L’Organisation de coopération et de développement économiques (OCDE) et la Banque interaméricaine de développement (BID) ont publié cette année Caribbean Development Dynamics 2025, un rapport dense et comparatif qui décortique les réalités de 15 pays de la région.
L’objectif ? Éclairer les décideurs mais aussi l’opinion publique sur les défis majeurs de la Caraïbe et les pistes d’action possibles.
Climat : une vulnérabilité qui coûte cher
La Caraïbe est l’une des zones les plus exposées aux chocs climatiques. Ouragans, sécheresses, inondations… entre 2001 et 2020, les événements extrêmes y ont bondi de 85 % par rapport aux décennies précédentes. La facture est lourde : 2,13 % du PIB régional en pertes chaque année. Et pourtant, la contribution de la région aux émissions mondiales reste minime, à peine 0,23 %.

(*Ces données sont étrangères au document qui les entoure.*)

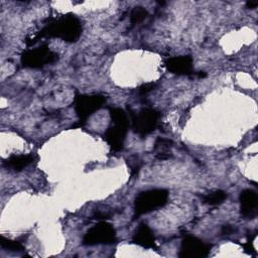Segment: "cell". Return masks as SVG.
Instances as JSON below:
<instances>
[{"label": "cell", "mask_w": 258, "mask_h": 258, "mask_svg": "<svg viewBox=\"0 0 258 258\" xmlns=\"http://www.w3.org/2000/svg\"><path fill=\"white\" fill-rule=\"evenodd\" d=\"M110 116L112 125L105 132V140L114 151H120L124 145L129 121L125 111L121 108H111Z\"/></svg>", "instance_id": "cell-2"}, {"label": "cell", "mask_w": 258, "mask_h": 258, "mask_svg": "<svg viewBox=\"0 0 258 258\" xmlns=\"http://www.w3.org/2000/svg\"><path fill=\"white\" fill-rule=\"evenodd\" d=\"M82 33L80 19L73 15H62L47 23L37 34V37H56L68 42H75Z\"/></svg>", "instance_id": "cell-1"}, {"label": "cell", "mask_w": 258, "mask_h": 258, "mask_svg": "<svg viewBox=\"0 0 258 258\" xmlns=\"http://www.w3.org/2000/svg\"><path fill=\"white\" fill-rule=\"evenodd\" d=\"M172 141L169 139L158 137L154 143L153 150L155 152V157L159 160H165L171 155Z\"/></svg>", "instance_id": "cell-13"}, {"label": "cell", "mask_w": 258, "mask_h": 258, "mask_svg": "<svg viewBox=\"0 0 258 258\" xmlns=\"http://www.w3.org/2000/svg\"><path fill=\"white\" fill-rule=\"evenodd\" d=\"M211 246L195 236H186L181 241L178 256L181 258H202L210 253Z\"/></svg>", "instance_id": "cell-8"}, {"label": "cell", "mask_w": 258, "mask_h": 258, "mask_svg": "<svg viewBox=\"0 0 258 258\" xmlns=\"http://www.w3.org/2000/svg\"><path fill=\"white\" fill-rule=\"evenodd\" d=\"M56 58V53L51 51L48 46L40 45L38 47L25 50L21 55L20 61L24 68L40 69L55 61Z\"/></svg>", "instance_id": "cell-4"}, {"label": "cell", "mask_w": 258, "mask_h": 258, "mask_svg": "<svg viewBox=\"0 0 258 258\" xmlns=\"http://www.w3.org/2000/svg\"><path fill=\"white\" fill-rule=\"evenodd\" d=\"M0 245L3 249H6V250H9L12 252H19V251L24 250V246L20 242L7 239L3 236L0 237Z\"/></svg>", "instance_id": "cell-16"}, {"label": "cell", "mask_w": 258, "mask_h": 258, "mask_svg": "<svg viewBox=\"0 0 258 258\" xmlns=\"http://www.w3.org/2000/svg\"><path fill=\"white\" fill-rule=\"evenodd\" d=\"M106 98L100 94L78 95L75 99V111L82 121H86L96 111L101 109Z\"/></svg>", "instance_id": "cell-6"}, {"label": "cell", "mask_w": 258, "mask_h": 258, "mask_svg": "<svg viewBox=\"0 0 258 258\" xmlns=\"http://www.w3.org/2000/svg\"><path fill=\"white\" fill-rule=\"evenodd\" d=\"M152 89H151V87H148V85H145V86H143V87H141L140 88V92L142 93V94H144V93H147L148 91H151Z\"/></svg>", "instance_id": "cell-19"}, {"label": "cell", "mask_w": 258, "mask_h": 258, "mask_svg": "<svg viewBox=\"0 0 258 258\" xmlns=\"http://www.w3.org/2000/svg\"><path fill=\"white\" fill-rule=\"evenodd\" d=\"M159 114L156 110L151 108H144L137 114L133 115L132 128L139 136L143 137L153 132L158 123Z\"/></svg>", "instance_id": "cell-7"}, {"label": "cell", "mask_w": 258, "mask_h": 258, "mask_svg": "<svg viewBox=\"0 0 258 258\" xmlns=\"http://www.w3.org/2000/svg\"><path fill=\"white\" fill-rule=\"evenodd\" d=\"M34 160V156L32 154H19V155H11L7 159L3 161V166L7 169L13 171H21L29 164H31Z\"/></svg>", "instance_id": "cell-12"}, {"label": "cell", "mask_w": 258, "mask_h": 258, "mask_svg": "<svg viewBox=\"0 0 258 258\" xmlns=\"http://www.w3.org/2000/svg\"><path fill=\"white\" fill-rule=\"evenodd\" d=\"M227 192L222 189H214L202 197L203 203L208 204L210 206H217L222 204L227 199Z\"/></svg>", "instance_id": "cell-14"}, {"label": "cell", "mask_w": 258, "mask_h": 258, "mask_svg": "<svg viewBox=\"0 0 258 258\" xmlns=\"http://www.w3.org/2000/svg\"><path fill=\"white\" fill-rule=\"evenodd\" d=\"M116 241V231L107 222H100L90 228L83 238V244L87 246L109 245Z\"/></svg>", "instance_id": "cell-5"}, {"label": "cell", "mask_w": 258, "mask_h": 258, "mask_svg": "<svg viewBox=\"0 0 258 258\" xmlns=\"http://www.w3.org/2000/svg\"><path fill=\"white\" fill-rule=\"evenodd\" d=\"M233 231H234V228L230 225H225L222 230L223 234H225V235H231L233 233Z\"/></svg>", "instance_id": "cell-17"}, {"label": "cell", "mask_w": 258, "mask_h": 258, "mask_svg": "<svg viewBox=\"0 0 258 258\" xmlns=\"http://www.w3.org/2000/svg\"><path fill=\"white\" fill-rule=\"evenodd\" d=\"M257 5H258V2H257V1H254V2L250 1V2H247V3H246V6H247L248 8H250V9H254V8H256V7H257Z\"/></svg>", "instance_id": "cell-18"}, {"label": "cell", "mask_w": 258, "mask_h": 258, "mask_svg": "<svg viewBox=\"0 0 258 258\" xmlns=\"http://www.w3.org/2000/svg\"><path fill=\"white\" fill-rule=\"evenodd\" d=\"M168 200V191L164 188H153L141 191L135 198L134 212L140 216L163 207Z\"/></svg>", "instance_id": "cell-3"}, {"label": "cell", "mask_w": 258, "mask_h": 258, "mask_svg": "<svg viewBox=\"0 0 258 258\" xmlns=\"http://www.w3.org/2000/svg\"><path fill=\"white\" fill-rule=\"evenodd\" d=\"M165 68L177 76H189L194 73L192 57L190 55H179L167 58L164 61Z\"/></svg>", "instance_id": "cell-10"}, {"label": "cell", "mask_w": 258, "mask_h": 258, "mask_svg": "<svg viewBox=\"0 0 258 258\" xmlns=\"http://www.w3.org/2000/svg\"><path fill=\"white\" fill-rule=\"evenodd\" d=\"M240 211L246 219H254L258 213V196L251 188L243 189L239 197Z\"/></svg>", "instance_id": "cell-9"}, {"label": "cell", "mask_w": 258, "mask_h": 258, "mask_svg": "<svg viewBox=\"0 0 258 258\" xmlns=\"http://www.w3.org/2000/svg\"><path fill=\"white\" fill-rule=\"evenodd\" d=\"M148 15L147 10L142 6L134 7L130 12V22L132 24H137L143 21Z\"/></svg>", "instance_id": "cell-15"}, {"label": "cell", "mask_w": 258, "mask_h": 258, "mask_svg": "<svg viewBox=\"0 0 258 258\" xmlns=\"http://www.w3.org/2000/svg\"><path fill=\"white\" fill-rule=\"evenodd\" d=\"M133 242L143 248H154L155 238L151 229L144 223H141L133 234Z\"/></svg>", "instance_id": "cell-11"}]
</instances>
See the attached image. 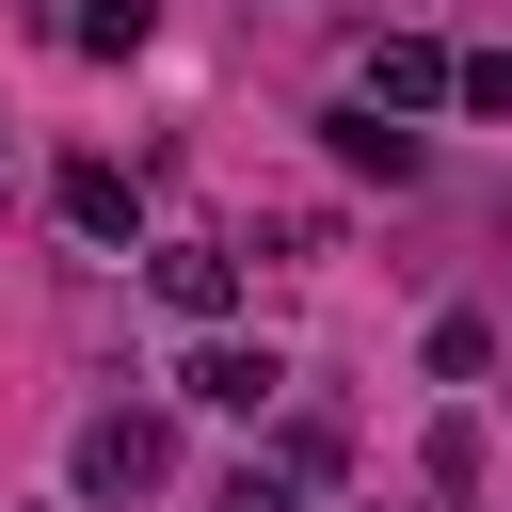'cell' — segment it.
<instances>
[{"mask_svg": "<svg viewBox=\"0 0 512 512\" xmlns=\"http://www.w3.org/2000/svg\"><path fill=\"white\" fill-rule=\"evenodd\" d=\"M320 144H336V176H384V192H416V128H400V112H368V96H352V112H320Z\"/></svg>", "mask_w": 512, "mask_h": 512, "instance_id": "obj_3", "label": "cell"}, {"mask_svg": "<svg viewBox=\"0 0 512 512\" xmlns=\"http://www.w3.org/2000/svg\"><path fill=\"white\" fill-rule=\"evenodd\" d=\"M160 464H176V432H160V416H80V496H144Z\"/></svg>", "mask_w": 512, "mask_h": 512, "instance_id": "obj_2", "label": "cell"}, {"mask_svg": "<svg viewBox=\"0 0 512 512\" xmlns=\"http://www.w3.org/2000/svg\"><path fill=\"white\" fill-rule=\"evenodd\" d=\"M64 224H80V240H144V192H128V160H64Z\"/></svg>", "mask_w": 512, "mask_h": 512, "instance_id": "obj_6", "label": "cell"}, {"mask_svg": "<svg viewBox=\"0 0 512 512\" xmlns=\"http://www.w3.org/2000/svg\"><path fill=\"white\" fill-rule=\"evenodd\" d=\"M432 96H448V48L432 32H384L368 48V112H432Z\"/></svg>", "mask_w": 512, "mask_h": 512, "instance_id": "obj_5", "label": "cell"}, {"mask_svg": "<svg viewBox=\"0 0 512 512\" xmlns=\"http://www.w3.org/2000/svg\"><path fill=\"white\" fill-rule=\"evenodd\" d=\"M144 288H160L176 320H224V304H240V256H224V240H160V256H144Z\"/></svg>", "mask_w": 512, "mask_h": 512, "instance_id": "obj_4", "label": "cell"}, {"mask_svg": "<svg viewBox=\"0 0 512 512\" xmlns=\"http://www.w3.org/2000/svg\"><path fill=\"white\" fill-rule=\"evenodd\" d=\"M448 96H464L480 128H512V48H448Z\"/></svg>", "mask_w": 512, "mask_h": 512, "instance_id": "obj_8", "label": "cell"}, {"mask_svg": "<svg viewBox=\"0 0 512 512\" xmlns=\"http://www.w3.org/2000/svg\"><path fill=\"white\" fill-rule=\"evenodd\" d=\"M64 32H80V48H96V64H128V48H144V32H160V0H80V16H64Z\"/></svg>", "mask_w": 512, "mask_h": 512, "instance_id": "obj_7", "label": "cell"}, {"mask_svg": "<svg viewBox=\"0 0 512 512\" xmlns=\"http://www.w3.org/2000/svg\"><path fill=\"white\" fill-rule=\"evenodd\" d=\"M176 400H208V416H272V400H288V352H272V336H208V352L176 368Z\"/></svg>", "mask_w": 512, "mask_h": 512, "instance_id": "obj_1", "label": "cell"}, {"mask_svg": "<svg viewBox=\"0 0 512 512\" xmlns=\"http://www.w3.org/2000/svg\"><path fill=\"white\" fill-rule=\"evenodd\" d=\"M496 368V320H432V384H480Z\"/></svg>", "mask_w": 512, "mask_h": 512, "instance_id": "obj_9", "label": "cell"}, {"mask_svg": "<svg viewBox=\"0 0 512 512\" xmlns=\"http://www.w3.org/2000/svg\"><path fill=\"white\" fill-rule=\"evenodd\" d=\"M208 512H304V480H288V464H240V480H224Z\"/></svg>", "mask_w": 512, "mask_h": 512, "instance_id": "obj_10", "label": "cell"}]
</instances>
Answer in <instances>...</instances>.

Une biodiversité unique au monde
Près de 10 % des récifs coralliens de la planète, 45 % des espèces de poissons et 25 % des coraux se trouvent dans la région.
Ces richesses, si elles sont protégées, ouvrent la voie à une transition verte : énergies renouvelables, tourisme durable, économie bleue, solutions fondées sur la nature. Un capital écologique inestimable qui pourrait devenir le moteur d’un développement durable.
Progrès sociaux… mais inégalités persistantes
Bonne nouvelle : l’espérance de vie atteint aujourd’hui 72,6 ans, soit quatre ans de plus qu’en 1990. La durée moyenne de scolarisation grimpe à 14,1 années, et le revenu par habitant a bondi de 66 % en trois décennies.
Cependant, la médaille a son revers : un quart de la population vit encore dans la pauvreté, et 37 % subissent une insécurité alimentaire modérée ou sévère. Le travail informel reste massif : 47,2 % des actifs y sont cantonnés, avec des protections sociales très limitées.
Une économie peu diversifiée et endettée
La croissance potentielle reste modeste, autour de 1,4 % par an. L’endettement public est élevé (78,8 % du PIB en moyenne en 2022), limitant les marges de manœuvre. La dépendance au tourisme est criante : avant la pandémie, il représentait un quart du PIB régional. Guyana, Trinidad et Tobago ou encore Suriname misent sur leurs hydrocarbures, mais la majorité des pays restent vulnérables aux chocs externes.
Gouvernance et confiance en berne
La démocratie séduit de moins en moins : en 2023, 65 % des Caribéens exprimaient une faible satisfaction vis-à-vis du système, en forte hausse sur dix ans. La criminalité grève lourdement les économies, représentant 3,7 % du PIB régional. Santé et éducation souffrent également d’un déficit de confiance, même si les attentes restent fortes.
Financement et intégration : deux leviers essentiels
Les recettes fiscales plafonnent à 21 % du PIB, en dessous de l’Amérique latine et loin derrière l’OCDE. Toutefois, la Caraïbe innove : depuis 2019, plus de 1,5 milliard USD d’obligations vertes, sociales ou bleues ont été émises. Côté commerce, la tendance est inquiétante : la part de la région dans les exportations mondiales a reculé à 0,23 %, et le commerce intrarégional ne pèse que 6,7 % du total.
Un avenir à écrire collectivement
Le constat est clair : la Caraïbe possède des atouts exceptionnels mais reste fragile. Le rapport insiste sur trois priorités :
- renforcer la résilience climatique,
- réduire les inégalités sociales,
- et approfondir l’intégration régionale pour peser davantage sur la scène mondiale.
En somme, la Caraïbe est à un carrefour : continuer à subir, ou transformer ses vulnérabilités en leviers de développement.